Here's a shot of the practice area so you can understand the basic concept.

Once the contestants got the hang of the process they staked out areas on the sand to try their hand at creation.

This is from one of our juvenile contestants, and won the prize for 'Best First Attempt'

That officially means that no one could work out what the picture was of, but at least he gave it a go.

The next award was given out for an abstract work, which is entitled, 'Warrior on Back of Fire Breathing Dragon.'

Maybe if you tilt your head to the side and squint a little?

Second Runner Up award went to a good effort, albeit a little plain, 'Two Flowers.'

Why, yes. Yes it is.

Next up is the First Runner Up, or the alternative title of First Loser, with a work called, 'Man with Spiky Hair, Pointing Backward.'

Perhaps next year he'll submit under the Abstract section, and be in with a real chance.

Now we're getting down to it.
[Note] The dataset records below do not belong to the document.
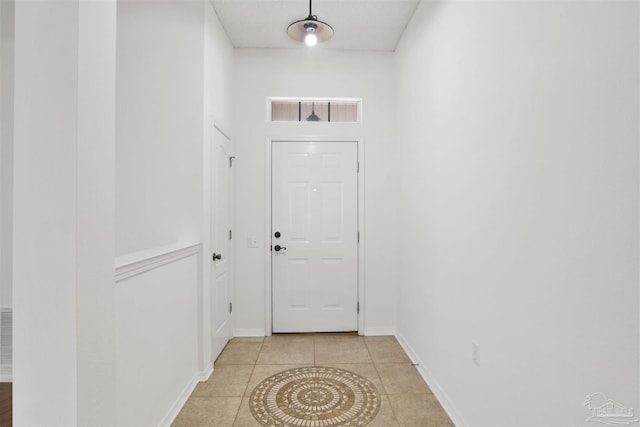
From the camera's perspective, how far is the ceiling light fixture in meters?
2.57

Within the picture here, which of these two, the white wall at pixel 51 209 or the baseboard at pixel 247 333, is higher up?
the white wall at pixel 51 209

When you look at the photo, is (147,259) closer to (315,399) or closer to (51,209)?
(51,209)

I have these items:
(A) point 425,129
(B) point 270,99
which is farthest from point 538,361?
(B) point 270,99

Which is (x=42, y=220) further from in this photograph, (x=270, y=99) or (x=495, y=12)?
(x=270, y=99)

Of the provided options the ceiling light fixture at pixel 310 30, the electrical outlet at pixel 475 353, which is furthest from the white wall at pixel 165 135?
the electrical outlet at pixel 475 353

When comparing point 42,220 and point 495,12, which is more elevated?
point 495,12

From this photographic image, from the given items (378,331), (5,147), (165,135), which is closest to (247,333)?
(378,331)

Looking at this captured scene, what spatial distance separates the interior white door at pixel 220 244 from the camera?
2814 mm

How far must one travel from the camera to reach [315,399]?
7.47ft

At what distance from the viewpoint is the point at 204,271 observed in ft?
8.41

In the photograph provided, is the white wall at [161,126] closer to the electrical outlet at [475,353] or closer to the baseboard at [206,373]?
the baseboard at [206,373]

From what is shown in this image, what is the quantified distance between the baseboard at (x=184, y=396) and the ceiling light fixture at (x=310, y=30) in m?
2.70

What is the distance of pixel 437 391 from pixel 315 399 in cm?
84

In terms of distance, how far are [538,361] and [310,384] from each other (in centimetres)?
162
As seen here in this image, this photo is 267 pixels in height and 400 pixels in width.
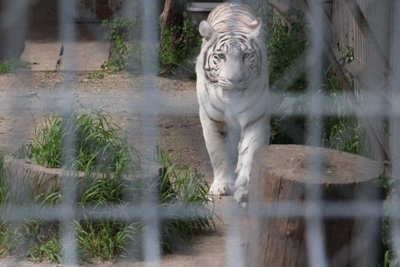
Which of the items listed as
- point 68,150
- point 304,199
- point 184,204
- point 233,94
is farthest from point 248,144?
point 304,199

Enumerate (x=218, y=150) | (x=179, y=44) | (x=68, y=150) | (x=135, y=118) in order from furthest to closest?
(x=179, y=44)
(x=218, y=150)
(x=135, y=118)
(x=68, y=150)

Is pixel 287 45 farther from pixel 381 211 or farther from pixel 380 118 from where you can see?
pixel 381 211

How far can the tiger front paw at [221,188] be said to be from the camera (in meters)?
3.20

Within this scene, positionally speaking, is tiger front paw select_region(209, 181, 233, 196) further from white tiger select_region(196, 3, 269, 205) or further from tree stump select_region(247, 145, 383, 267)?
tree stump select_region(247, 145, 383, 267)

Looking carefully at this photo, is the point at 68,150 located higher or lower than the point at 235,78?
lower

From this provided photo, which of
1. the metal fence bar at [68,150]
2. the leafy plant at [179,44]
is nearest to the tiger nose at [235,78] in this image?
the metal fence bar at [68,150]

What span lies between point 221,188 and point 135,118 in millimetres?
586

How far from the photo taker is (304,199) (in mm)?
2014

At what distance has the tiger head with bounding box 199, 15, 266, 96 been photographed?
3104 millimetres

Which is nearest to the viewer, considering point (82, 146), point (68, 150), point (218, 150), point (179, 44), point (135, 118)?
point (68, 150)

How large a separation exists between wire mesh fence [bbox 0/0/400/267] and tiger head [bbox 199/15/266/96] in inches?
5.6

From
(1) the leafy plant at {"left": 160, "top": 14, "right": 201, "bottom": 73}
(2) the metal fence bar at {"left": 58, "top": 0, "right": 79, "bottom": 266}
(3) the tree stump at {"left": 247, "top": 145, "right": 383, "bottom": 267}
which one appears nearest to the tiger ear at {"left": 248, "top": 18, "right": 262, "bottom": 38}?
(2) the metal fence bar at {"left": 58, "top": 0, "right": 79, "bottom": 266}

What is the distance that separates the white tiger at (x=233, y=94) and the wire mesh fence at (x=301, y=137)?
0.37 ft

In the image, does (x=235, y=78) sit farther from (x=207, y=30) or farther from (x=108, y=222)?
(x=108, y=222)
Now we're into prize territory or, at least, bragging rights. Third place went to a lovely piece under the heading of 'Firework.'

Beautiful detail, thought it's apparent that the artist ran out of time to finish completely.

Tied for second are two pieces. I realise that usually this would have knocked out the third place award, but we had a long of young contestants this year and couldn't be bothered explaining the finer points of placing competitions, so hush now. The first of the second place entries is entitled, 'Jellyfish with Trailing Tentacles'

and the second is entitled, 'Flower Bursting Open with Puff of Pollen.'

Oooooh. Aaaaah. Right, enough of the non-winning entries. Onto the main event.

The winner of the Mission Beach Art Award for the 1st September 2015 goes to... (drum roll) 'Dragonfly.'

A truly stunning entry from a challenging field effort. If we try we may be able to catch a word with the winning artist... Sir?

Sir!

Please, sir. If I could just have a word?

Nope. He's gone. Well, that's the end of the coverage for today. Beach clean-up begins tonight, although the tide should probably have that covered, and we'll start a new competition again tomorrow at mid-tide. See you then.